Пасхальная заутреня. Церковь переполнена. От свечей туман. Иду по аллее. Легкая весенняя зелень, деревья в цвету. И все летит. Не остановить. И горечью со дна: «и все пройдет».
Он подает безопасную бритву, я принял ее за топор, такая большая, и не беру: «не моя!», а чашку я взял.
«Все равно, сказал, ни тем, так другим, не подавись».
И я выпил – какой крепкий сок. И слышу шаги: возвращались из церкви. И я пожалел, что не дождался конца.
«И не будет конца!» сказал он и подал мне тонкую шпагу.
Но это была не шпага, а складной стул острый как бритва. А один из священников оказался переодетый чорт.
Он подкрался сзади и клюнул меня в затылок. Мы переезжаем на новую квартиру. Вещей не надо перевозить, они сами устроются.
«Переезжать на новое место, все равно, что родиться».
«Или умереть!»
Она обогнала меня, в ее руках светящаяся мышь, как фонарик. По ее фонарику я и вошел в новый дом.
Смотрю через стеклянную дверь: она притаилась в сенях со своей мышью. Я к ней. И не успел ни о чем расспросить, как застегнула она меня на пуговицу к своему пальто:
«Уходите, говорю, со своей мышью. И так забот у меня довольно, а еще и убирать за мышью!»

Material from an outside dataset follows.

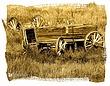 Black-Hills-NF-Wagon-1.jpg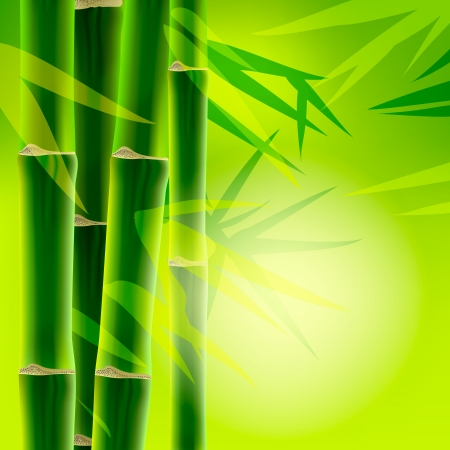 Bamboo background with copy space,image  Vector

А она только смотрит: без меня ей теперь никак не уйти, и мне без нее не обойтись. И я различаю в ее лице два лица: одно виноватое и другое – резко светящаяся мышь.
Прямо мчится на меня автомобиль. И я почувствовал, как по голове лязгнули колеса. И ничего – одна расплывшаяся клякса.
Изволь подыматься!
А вижу, очень высоко, не сосчитать этажей. И все-таки полез. Но сколько ни лезу, все топчусь на одном месте – куда-нибудь выше, никак. Я попадаю на запасные лестницы и спускаюсь к главной, откуда начал. И замечаю, что голова у меня приставная, висит на ниточке.
Под деревом яблоки. Я поднял серебряный налив.
«Нельзя», говорит.
И я отвечаю: мой голос серебром на весь сад:
«Нельзя! нехорошо говорить «нельзя!»
«А мы много покупаем, отозвались из малинника серебряные пищалки, и так много покупаем, поднять нельзя».
«Опять, говорю, нельзя!»
На грядах ягоды, как стеклом залиты, блестят. И серебряные кусты в ягодах.
«Сварить варенье, думаю, густое, ножом режь, да без сахару нельзя».
«Нельзя! перебивает садовник в зеленом фартуке, а я ваше серебряное кольцо продал, у меня зуб выпал, иначе нельзя».
Бело-голубая искра пронзила меня. И я увидел: она вся в черном, в руках черный шелковый зонтик, длинная тонкая ручка. Зонтиком она пырнула мне в ногу. И я пригвожден к полу.
«Что значит красные губы?» спрашивает она.
«Я плохо вижу, говорю, но я слышал, красные у вампиров и когда...»
Тут подбежал какой-то с улицы, ухватился за зонтик, тащит из меня.
«Нет, отбиваюсь, теперь он мой!»
И видя, как я охраняю зонтик, она превратилась в вешалку. И зонтиком я повис на ней.
Поднялся на верхотуру к доктору глаза проверить. А на дверях дощечка, мелом: «Расскажите, как вы это делаете» и тут же нарисован гвоздь, грибная шляпка, и больше ничего, понимай, как знаешь.
И как буду я у выхода на улицу, стукнулся головой о дверь, темно, и очутился на плите. Ничего особенного, только ногам горячо, да со сковородки в лицо пышет и шипит неприятно с брызгом. И потому что я зажмурился, попал в сад.
В саду после плиты прохладно, столик и на столике тарелка: наеденные макароны.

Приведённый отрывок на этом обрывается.